SACD in 2021: The Timeline

  • - January 2021

    By the end of 2020, the Syrian Association for Citizens’ Dignity (SACD) published one of its most important briefings yet about demographic change in Syria, examining the impact of forced displacement on various Syrian communities and the role and the goals of regime in cementing of their displacement. The briefing aimed to highlight some of the key elements of regime policies of demographic change and illustrate its impact on the affected communities, as well as discuss ways to reverse these changes.  

    It is now clear that for the Syrian regime and its Iranian and Russian allies, the forced displacement of millions of Syrians since 2011 is not a mere consequence of the conflict, but a systematic policy to achieve their strategic goals.   

    We marked the anniversary of 15 Jan 2013, when residents of Aleppo were shocked by the detonation of a missile at the University of Aleppo. Another hit the university housing, crammed with displaced people. Dozens were killed on the spot, hundreds wounded. SACD published an article to remind the world of the Assad crimes in Syria and its indiscriminate and systematic targeting of civilians and civilian infrastructure. 

    On 18 January, the UN Human Rights Council discussed Lebanon’s record on human rights. Lebanese government in its National Report for the 2020 UPR addressed the living conditions of Syrian refugees in only three paragraphs. SACD published an analysis that explains the reality of the situation of the Syrian refugees in Lebanon.   

    SACD, alongside 30 local and international organizations, signed a letter addressed to the UNHCR and the international community calling upon them to exercise their power to prevent the forced return of Syrian refugees under duress or pressure from Lebanon to Syria and protect them from refoulment.   

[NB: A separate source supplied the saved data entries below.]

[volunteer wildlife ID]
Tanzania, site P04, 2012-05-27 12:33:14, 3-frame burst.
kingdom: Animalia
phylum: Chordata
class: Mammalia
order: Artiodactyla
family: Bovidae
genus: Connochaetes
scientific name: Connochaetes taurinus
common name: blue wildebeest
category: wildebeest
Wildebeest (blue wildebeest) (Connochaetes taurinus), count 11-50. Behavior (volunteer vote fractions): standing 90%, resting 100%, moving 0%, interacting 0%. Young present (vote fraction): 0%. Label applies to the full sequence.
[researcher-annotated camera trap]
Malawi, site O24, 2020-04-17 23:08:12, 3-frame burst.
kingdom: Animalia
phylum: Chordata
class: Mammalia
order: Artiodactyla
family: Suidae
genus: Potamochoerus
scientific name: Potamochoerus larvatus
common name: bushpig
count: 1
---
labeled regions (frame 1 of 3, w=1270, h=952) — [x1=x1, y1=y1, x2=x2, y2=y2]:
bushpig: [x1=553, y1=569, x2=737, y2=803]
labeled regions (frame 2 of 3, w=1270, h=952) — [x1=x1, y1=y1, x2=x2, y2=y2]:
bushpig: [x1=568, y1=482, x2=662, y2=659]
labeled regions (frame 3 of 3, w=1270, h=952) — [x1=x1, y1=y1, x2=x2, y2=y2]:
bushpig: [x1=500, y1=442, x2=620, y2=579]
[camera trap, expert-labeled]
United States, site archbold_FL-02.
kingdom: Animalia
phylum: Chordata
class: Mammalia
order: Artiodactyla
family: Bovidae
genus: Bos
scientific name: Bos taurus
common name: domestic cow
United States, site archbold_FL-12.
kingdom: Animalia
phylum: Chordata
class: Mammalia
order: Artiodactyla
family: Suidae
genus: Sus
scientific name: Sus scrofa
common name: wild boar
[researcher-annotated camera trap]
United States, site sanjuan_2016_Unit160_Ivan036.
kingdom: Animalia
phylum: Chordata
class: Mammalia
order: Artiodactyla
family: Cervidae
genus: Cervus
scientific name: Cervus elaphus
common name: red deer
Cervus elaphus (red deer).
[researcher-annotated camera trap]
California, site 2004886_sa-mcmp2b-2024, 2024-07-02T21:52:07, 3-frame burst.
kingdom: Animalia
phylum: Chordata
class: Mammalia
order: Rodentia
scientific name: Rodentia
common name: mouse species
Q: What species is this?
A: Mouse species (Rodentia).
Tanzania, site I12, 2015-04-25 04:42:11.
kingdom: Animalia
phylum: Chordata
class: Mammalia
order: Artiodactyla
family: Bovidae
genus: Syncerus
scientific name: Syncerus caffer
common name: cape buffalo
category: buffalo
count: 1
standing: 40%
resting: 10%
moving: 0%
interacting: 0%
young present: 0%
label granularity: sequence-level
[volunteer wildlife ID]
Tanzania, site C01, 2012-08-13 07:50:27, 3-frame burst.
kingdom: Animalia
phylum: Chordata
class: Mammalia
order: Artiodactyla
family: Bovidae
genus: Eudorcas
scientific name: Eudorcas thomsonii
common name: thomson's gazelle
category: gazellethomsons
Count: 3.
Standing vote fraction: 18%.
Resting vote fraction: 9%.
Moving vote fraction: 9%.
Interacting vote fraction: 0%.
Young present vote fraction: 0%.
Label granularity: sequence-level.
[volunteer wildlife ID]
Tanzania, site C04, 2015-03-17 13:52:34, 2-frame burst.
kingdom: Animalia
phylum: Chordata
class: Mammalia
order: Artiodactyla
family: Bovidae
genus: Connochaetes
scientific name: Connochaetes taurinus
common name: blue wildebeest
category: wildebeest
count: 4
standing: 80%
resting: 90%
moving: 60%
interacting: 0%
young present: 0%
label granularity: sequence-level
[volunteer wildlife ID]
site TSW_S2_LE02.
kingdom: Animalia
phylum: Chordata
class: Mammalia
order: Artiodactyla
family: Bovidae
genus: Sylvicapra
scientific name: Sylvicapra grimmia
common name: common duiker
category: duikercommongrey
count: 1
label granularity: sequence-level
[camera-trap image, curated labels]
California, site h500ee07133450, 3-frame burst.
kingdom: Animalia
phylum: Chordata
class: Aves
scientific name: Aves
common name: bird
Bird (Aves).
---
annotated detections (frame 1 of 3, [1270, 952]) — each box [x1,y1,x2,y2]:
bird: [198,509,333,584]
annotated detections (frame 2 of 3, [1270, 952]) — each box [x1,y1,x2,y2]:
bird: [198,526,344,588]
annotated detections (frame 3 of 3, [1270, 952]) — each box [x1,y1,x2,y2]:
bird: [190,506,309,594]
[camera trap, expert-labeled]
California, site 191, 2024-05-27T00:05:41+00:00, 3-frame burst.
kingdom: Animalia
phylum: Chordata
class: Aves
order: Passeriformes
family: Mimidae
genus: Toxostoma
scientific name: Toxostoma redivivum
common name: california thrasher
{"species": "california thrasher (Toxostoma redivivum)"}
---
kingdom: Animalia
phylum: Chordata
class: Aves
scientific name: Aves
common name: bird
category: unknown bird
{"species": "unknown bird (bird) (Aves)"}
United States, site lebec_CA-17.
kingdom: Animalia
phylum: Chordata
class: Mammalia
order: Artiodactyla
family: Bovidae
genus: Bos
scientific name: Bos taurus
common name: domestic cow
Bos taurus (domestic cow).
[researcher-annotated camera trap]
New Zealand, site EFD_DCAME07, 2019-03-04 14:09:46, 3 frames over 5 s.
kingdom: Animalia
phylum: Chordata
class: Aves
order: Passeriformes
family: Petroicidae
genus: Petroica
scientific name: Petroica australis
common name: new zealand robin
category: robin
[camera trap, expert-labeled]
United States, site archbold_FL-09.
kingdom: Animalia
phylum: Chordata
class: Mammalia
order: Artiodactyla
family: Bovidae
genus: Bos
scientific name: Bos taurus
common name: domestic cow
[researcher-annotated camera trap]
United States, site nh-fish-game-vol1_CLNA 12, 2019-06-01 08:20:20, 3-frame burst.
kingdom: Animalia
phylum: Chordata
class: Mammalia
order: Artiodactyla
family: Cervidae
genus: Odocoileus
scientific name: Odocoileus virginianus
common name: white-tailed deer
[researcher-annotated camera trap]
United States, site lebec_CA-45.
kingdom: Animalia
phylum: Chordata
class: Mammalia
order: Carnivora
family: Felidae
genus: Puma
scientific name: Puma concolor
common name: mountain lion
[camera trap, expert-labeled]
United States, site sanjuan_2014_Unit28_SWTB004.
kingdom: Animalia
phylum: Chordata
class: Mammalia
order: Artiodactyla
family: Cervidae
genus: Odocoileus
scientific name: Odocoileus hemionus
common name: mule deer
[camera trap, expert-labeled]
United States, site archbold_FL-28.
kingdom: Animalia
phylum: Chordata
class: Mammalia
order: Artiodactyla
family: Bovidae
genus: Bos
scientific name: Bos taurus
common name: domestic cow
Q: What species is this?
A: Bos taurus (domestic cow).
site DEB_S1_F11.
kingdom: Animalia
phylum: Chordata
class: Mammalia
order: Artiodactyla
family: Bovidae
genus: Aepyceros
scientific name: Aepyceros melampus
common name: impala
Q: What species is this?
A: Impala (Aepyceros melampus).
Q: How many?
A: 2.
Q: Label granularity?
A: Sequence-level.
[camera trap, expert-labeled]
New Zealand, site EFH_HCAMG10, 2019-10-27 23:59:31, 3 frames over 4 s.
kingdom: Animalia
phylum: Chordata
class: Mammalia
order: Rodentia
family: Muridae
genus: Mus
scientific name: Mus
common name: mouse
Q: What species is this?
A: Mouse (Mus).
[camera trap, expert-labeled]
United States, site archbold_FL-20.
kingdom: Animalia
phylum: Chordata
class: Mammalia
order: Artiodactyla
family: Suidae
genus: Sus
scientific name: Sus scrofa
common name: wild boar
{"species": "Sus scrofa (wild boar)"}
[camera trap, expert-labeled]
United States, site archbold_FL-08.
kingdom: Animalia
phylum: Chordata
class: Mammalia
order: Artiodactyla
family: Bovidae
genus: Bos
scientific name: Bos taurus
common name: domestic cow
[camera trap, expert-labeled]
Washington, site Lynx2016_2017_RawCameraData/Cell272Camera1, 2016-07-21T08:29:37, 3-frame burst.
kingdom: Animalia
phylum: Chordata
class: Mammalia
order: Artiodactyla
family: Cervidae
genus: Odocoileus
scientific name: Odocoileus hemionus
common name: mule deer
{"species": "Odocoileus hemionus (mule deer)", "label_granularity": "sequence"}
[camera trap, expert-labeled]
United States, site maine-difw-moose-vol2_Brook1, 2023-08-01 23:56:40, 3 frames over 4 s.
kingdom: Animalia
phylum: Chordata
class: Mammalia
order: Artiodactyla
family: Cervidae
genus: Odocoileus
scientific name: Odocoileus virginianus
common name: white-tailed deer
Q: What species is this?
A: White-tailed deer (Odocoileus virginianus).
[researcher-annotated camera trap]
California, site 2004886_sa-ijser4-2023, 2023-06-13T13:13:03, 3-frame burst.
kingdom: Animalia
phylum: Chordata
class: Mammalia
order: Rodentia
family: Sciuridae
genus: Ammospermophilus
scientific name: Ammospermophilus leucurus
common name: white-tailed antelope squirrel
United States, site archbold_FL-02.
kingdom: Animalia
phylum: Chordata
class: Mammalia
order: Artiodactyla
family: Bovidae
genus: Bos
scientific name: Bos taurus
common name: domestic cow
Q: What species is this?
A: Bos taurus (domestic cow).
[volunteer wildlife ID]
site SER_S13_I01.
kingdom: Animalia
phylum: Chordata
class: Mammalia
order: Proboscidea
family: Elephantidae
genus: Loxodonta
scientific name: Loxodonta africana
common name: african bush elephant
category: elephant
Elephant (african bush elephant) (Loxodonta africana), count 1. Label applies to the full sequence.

    SACD was adamant in refusing any elections held under the Syrian regime in absence of any safe environment that not only guarantees the free and fair participation of all Syrians but also their safe return to their homes. Hence, in January, SACD published a 12-page briefing, complemented by a survey of 500 displaced Syrians, which illustrates a key point: fair and free elections are impossible without a comprehensive political solution and a safe environment for all Syrians. Under the hashtag #TheIllegitimateSyrianElection, the Association also participated in a global campaign where Syrians from all over the world refused the sham elections 

    At the end of January, we highlighted the plight of displaced Syrians enduring the harshest winter conditions hitting north Syria in every January of every year. Thousands of families living in camps in Atma in northern Idlib, displaced as a result of the Syrian regime’s criminal attacks, still refuse to return to live under the regime and would rather live in makeshift camps and endure the harsh winter conditions than enduring the regime’s killings and torture.